Bei der Form ist es wichtig, sich körperlich und geistig ganz bewusst auf die gerade ausgeführte Bewegung zu konzentrieren und einzulassen. Man unterscheidet im TCC die Lange Form, die Kurzform, Schwertform (eine Waffenform) und die Partnerform. (Partnerübungen siehe unten) Chi Kong
Wie bereits erwähnt sind verschiedene Bestandteile des Qi Gong in das TCC eingeflossen. Diese Atem- und Energieübungen, die eine spezielle Form der “Haltung” darstellen und auf diese Weise Blockaden und Verspannungen lösen, bilden die zweite Säule des TCC.
Die Partnerübungen
Diese sind ganz besonders wichtig im TCC, sie lehren uns Bewegung zu sehen und bewusst zu beobachten, sowie gezielt damit umzugehen bzw. darauf zu reagieren.
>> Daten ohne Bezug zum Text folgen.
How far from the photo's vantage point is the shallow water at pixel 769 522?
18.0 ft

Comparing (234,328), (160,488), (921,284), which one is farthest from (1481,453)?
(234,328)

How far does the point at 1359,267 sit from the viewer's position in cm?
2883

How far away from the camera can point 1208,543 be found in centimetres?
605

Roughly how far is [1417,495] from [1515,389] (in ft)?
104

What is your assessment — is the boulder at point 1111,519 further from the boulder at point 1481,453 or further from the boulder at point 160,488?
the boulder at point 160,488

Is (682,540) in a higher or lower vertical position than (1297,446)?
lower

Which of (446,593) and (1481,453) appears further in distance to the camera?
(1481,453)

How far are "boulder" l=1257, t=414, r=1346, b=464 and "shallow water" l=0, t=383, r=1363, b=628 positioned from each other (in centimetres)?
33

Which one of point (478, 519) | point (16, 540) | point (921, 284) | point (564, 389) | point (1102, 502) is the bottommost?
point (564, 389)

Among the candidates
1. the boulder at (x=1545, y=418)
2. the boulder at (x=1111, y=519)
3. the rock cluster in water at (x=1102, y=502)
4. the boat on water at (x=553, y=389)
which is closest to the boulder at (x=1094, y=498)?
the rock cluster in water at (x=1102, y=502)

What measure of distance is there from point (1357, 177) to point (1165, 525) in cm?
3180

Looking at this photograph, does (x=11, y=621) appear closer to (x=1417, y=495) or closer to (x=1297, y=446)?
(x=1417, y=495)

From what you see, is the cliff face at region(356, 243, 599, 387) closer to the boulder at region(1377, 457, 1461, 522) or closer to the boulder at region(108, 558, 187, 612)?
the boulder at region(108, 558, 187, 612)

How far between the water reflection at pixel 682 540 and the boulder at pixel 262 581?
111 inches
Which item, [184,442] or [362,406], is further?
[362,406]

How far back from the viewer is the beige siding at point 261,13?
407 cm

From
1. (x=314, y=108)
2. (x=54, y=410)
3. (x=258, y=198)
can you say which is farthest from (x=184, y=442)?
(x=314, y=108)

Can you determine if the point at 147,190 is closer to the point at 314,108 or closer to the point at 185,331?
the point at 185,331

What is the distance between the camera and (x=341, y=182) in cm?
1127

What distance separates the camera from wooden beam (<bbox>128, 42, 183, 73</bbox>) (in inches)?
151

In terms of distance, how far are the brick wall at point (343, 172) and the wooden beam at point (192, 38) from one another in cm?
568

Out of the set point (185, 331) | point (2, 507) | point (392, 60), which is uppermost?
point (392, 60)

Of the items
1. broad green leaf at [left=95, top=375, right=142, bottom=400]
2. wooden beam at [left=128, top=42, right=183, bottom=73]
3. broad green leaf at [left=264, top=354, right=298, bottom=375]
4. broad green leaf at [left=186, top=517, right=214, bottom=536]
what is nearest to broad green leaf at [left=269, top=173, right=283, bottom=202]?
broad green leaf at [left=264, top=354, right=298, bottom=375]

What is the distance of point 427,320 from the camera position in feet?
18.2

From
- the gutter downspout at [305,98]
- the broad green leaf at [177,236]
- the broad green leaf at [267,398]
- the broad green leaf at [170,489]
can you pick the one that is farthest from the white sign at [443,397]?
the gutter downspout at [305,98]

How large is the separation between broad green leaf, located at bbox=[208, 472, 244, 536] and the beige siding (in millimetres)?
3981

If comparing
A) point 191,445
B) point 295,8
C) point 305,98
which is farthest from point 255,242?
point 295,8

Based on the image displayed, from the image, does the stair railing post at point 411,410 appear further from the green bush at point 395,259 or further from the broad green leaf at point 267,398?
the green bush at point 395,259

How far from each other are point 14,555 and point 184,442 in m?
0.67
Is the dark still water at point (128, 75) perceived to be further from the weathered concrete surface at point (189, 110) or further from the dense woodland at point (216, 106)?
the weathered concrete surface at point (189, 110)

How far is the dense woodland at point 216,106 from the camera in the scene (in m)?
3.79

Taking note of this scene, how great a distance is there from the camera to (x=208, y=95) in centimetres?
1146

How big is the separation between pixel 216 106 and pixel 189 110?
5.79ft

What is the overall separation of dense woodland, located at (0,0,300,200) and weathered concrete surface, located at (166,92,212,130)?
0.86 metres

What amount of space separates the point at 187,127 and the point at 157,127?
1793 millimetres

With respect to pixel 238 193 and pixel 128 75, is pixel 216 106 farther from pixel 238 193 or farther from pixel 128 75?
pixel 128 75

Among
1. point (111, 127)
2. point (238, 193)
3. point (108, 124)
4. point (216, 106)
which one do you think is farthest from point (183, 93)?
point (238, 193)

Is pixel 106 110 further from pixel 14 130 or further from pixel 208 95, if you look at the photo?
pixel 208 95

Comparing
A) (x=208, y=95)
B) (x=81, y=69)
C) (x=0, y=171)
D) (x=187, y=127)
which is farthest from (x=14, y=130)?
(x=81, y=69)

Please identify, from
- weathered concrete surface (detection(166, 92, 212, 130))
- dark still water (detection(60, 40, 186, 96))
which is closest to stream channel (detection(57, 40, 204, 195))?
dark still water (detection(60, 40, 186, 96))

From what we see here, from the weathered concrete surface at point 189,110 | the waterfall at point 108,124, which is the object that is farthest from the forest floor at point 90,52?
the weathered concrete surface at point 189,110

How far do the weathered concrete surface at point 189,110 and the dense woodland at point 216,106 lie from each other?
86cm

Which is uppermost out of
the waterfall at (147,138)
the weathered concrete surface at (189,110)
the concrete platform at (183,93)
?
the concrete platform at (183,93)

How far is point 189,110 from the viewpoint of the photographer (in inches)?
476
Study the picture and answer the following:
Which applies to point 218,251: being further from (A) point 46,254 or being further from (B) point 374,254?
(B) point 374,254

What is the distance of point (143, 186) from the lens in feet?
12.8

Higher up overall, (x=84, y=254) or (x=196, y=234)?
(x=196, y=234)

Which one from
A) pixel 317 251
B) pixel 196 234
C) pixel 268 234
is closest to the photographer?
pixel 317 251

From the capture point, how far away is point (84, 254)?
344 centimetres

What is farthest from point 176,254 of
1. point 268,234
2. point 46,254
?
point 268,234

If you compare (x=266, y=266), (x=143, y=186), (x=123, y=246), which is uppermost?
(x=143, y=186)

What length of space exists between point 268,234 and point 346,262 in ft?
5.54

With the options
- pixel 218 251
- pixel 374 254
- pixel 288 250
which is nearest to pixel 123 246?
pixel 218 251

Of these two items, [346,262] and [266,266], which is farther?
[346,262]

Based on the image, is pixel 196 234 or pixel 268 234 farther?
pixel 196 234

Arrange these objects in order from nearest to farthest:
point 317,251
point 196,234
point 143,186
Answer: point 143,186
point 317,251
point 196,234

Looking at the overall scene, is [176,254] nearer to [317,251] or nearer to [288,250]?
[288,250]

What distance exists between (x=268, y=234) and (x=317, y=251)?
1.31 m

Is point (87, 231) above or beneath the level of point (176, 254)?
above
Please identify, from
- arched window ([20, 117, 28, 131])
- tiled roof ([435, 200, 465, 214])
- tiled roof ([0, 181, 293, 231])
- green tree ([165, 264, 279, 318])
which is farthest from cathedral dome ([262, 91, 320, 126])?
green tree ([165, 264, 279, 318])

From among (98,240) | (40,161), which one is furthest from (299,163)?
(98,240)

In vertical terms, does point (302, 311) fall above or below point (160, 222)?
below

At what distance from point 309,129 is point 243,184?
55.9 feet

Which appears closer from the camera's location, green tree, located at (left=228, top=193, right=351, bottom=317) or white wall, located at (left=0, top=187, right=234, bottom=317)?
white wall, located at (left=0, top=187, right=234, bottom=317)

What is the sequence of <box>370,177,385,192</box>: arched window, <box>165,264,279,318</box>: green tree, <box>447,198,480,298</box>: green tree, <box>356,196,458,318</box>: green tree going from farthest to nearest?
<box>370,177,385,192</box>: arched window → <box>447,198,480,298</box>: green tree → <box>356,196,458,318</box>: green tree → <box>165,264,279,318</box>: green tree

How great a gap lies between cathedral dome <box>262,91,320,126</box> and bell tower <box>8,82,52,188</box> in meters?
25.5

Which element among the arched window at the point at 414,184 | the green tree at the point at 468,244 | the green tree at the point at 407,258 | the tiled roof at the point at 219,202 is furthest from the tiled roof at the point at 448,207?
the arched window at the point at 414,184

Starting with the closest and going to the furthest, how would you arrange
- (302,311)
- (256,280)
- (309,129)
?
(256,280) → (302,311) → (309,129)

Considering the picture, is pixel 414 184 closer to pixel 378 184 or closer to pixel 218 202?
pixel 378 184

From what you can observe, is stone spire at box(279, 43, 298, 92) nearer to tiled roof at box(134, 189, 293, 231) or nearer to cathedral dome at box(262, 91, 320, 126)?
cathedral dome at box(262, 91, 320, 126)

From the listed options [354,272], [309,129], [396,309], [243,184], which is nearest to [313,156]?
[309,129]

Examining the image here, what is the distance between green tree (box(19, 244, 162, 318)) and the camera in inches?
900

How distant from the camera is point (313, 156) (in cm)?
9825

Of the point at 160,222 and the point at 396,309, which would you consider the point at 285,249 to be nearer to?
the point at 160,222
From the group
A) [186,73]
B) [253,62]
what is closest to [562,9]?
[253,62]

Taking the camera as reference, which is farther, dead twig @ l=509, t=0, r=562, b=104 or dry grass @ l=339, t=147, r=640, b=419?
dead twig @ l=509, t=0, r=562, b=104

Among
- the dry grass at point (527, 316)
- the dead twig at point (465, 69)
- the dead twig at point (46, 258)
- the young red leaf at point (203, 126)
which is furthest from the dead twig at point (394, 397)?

Die wichtigste Grundübung ist das ”Pushing hands”=Tui-Shou (Hände schieben), für das es viele Erweiterungen und Verfeinerungen gibt. Man versucht hier sehr bewusst mit den Bewegungen des Partners umzugehen, ohne hart zu werden oder den eigenen Halt zu verlieren.
Die wichtigsten Grundsätze sind
-Die Balance von Yin und Yang (den Körper mit sich selbst in Einklang bringen).
-Den Körper von aller Gewalt und Anspannung zu befreien und doch wachsam zu sein.
-Seinen Partner “hören”, so dass jede seiner Bewegungen vorhersehbar wird.